Jerman boleh jadi terus berusaha menghapus kenangan kelam mereka di masa kejayaan Adolf Hitler dan Holocaust-nya, dengan kampanye anti-rasialis, anti-neo NAZI ataupun kampanye untuk menggalakkan integrasi.
Namun, nuansa rasialis dalam polemik Oezil seperti jadi bukti bahwa Jerman tidak lepas dari politik identitas, seperti yang terjadi ketika Amerika Serikat memilih Donald Trump sebagai presiden atau saat mayoritas warga Inggris memilih keluar dari Uni Eropa dalam kasus Brexit pada 2016.

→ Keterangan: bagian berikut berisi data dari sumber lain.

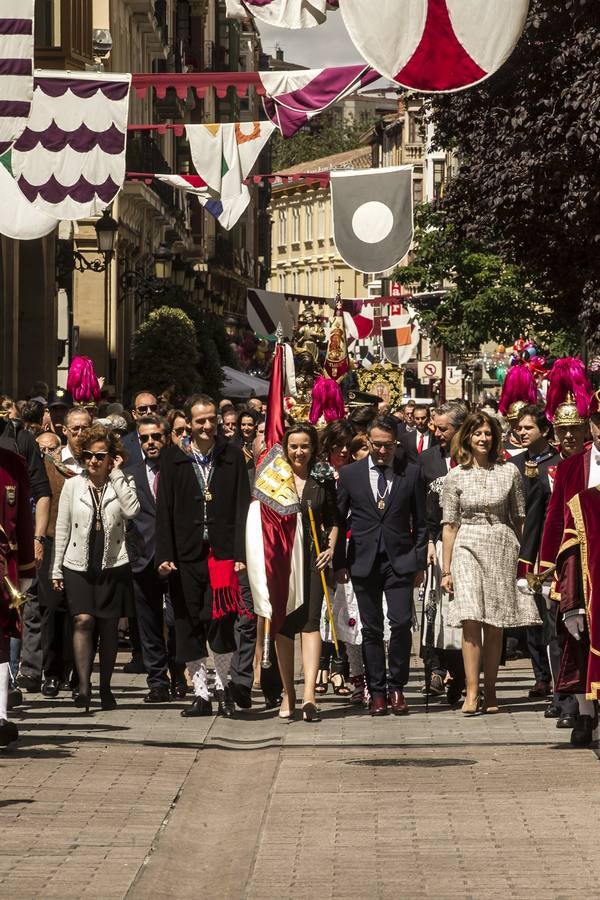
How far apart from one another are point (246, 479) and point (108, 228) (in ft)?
49.1

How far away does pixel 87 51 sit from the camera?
34.2m

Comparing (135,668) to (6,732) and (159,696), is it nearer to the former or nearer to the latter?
(159,696)

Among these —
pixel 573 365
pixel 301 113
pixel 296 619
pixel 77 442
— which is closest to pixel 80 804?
pixel 296 619

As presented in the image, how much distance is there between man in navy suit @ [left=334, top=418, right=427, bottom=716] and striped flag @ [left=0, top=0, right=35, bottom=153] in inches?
114

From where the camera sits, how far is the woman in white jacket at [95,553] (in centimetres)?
1274

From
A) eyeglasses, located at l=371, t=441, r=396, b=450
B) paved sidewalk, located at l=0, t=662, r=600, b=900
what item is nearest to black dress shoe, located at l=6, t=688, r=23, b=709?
paved sidewalk, located at l=0, t=662, r=600, b=900

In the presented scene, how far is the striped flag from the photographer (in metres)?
11.8

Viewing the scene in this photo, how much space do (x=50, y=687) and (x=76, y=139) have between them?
4.88 m

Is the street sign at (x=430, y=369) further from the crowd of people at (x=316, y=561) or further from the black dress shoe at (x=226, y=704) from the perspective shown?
the black dress shoe at (x=226, y=704)

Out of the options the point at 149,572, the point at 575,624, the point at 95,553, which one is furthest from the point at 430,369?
the point at 575,624

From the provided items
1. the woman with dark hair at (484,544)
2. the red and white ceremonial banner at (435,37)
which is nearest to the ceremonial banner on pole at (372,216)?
the woman with dark hair at (484,544)

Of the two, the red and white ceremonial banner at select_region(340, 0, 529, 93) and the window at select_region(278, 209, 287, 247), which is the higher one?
the window at select_region(278, 209, 287, 247)

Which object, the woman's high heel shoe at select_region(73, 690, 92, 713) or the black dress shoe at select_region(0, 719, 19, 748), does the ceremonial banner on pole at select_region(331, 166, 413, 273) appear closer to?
the woman's high heel shoe at select_region(73, 690, 92, 713)

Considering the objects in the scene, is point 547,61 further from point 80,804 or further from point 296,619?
point 80,804
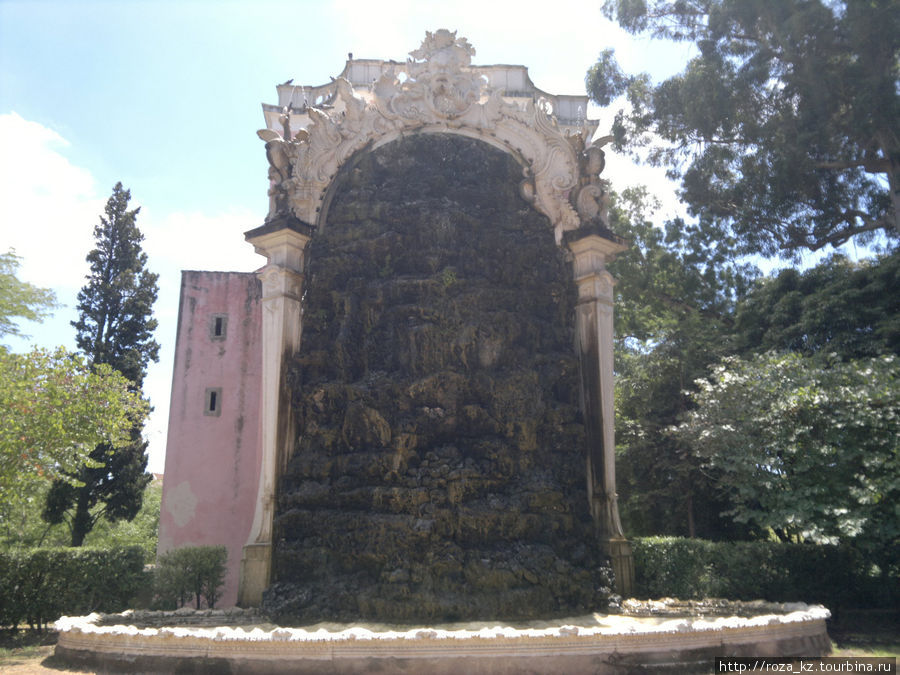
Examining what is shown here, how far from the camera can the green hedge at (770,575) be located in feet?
37.1

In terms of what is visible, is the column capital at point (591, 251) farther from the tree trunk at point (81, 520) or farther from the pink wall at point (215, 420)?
the tree trunk at point (81, 520)

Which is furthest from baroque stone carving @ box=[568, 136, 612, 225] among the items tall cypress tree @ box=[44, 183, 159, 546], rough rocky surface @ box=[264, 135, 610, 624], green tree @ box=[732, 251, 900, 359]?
tall cypress tree @ box=[44, 183, 159, 546]

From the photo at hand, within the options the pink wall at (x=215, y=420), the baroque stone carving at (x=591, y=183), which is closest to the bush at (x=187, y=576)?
the pink wall at (x=215, y=420)

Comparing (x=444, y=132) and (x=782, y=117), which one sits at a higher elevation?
(x=782, y=117)

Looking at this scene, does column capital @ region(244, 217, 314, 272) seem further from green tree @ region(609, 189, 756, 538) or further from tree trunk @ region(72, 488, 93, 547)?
tree trunk @ region(72, 488, 93, 547)

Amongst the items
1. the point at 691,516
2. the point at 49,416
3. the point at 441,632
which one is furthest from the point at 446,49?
the point at 691,516

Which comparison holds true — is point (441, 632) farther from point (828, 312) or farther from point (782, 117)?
point (782, 117)

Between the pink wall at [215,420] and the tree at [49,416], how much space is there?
3566 mm

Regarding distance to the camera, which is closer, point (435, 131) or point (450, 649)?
point (450, 649)

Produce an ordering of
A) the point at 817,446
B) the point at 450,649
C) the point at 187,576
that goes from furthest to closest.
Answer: the point at 187,576 < the point at 817,446 < the point at 450,649

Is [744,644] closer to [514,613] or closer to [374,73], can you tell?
[514,613]

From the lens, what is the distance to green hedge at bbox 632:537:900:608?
11320mm

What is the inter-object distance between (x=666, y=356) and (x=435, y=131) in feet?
30.2

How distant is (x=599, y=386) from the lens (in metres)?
12.2
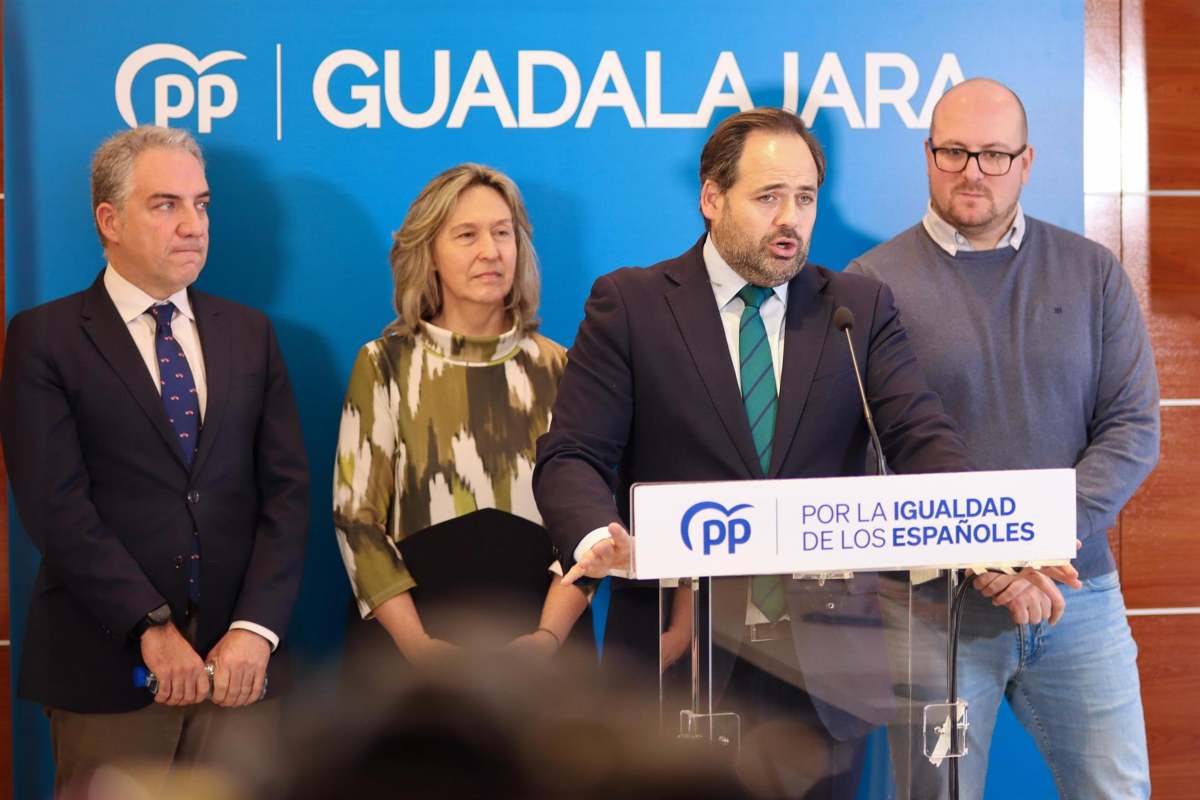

Mesut Oezil sudah memutuskan: dia tidak akan kembali ke tim nasional Jerman selama dia masih merasa tidak nyaman dan aman.
Dengan usianya yang akan menginjak 30 pada Oktober 2018, saya tidak akan berharap dia segera kembali mengenakan seragam Jerman.
Anti-klimaks? Jelas. Jerman kehilangan salah satu pemain besarnya, bukan karena dia cedera atau dimakan tua, tetapi karena dia tidak nyaman saat membela negaranya.
Nun jauh dari Jerman, kita di Indonesia punya diaspora masyarakat yang mungkin lebih kaya dari mereka karena terdiri atas beragam suku dari Sabang sampai Merauke, dengan beragam latar belakang keluarga, ras, dan agama.
Saya hanya berharap, kalau Indonesia sepak bolanya sudah sebagus Jerman, tidak ada kasus ketika seorang pemain harus meninggalkan tim nasional karena persekusi atas identitas dirinya, baik itu suku, ras, atau agamanya.
Dengan contoh yang sudah ada, seharusnya kita mau kan belajar?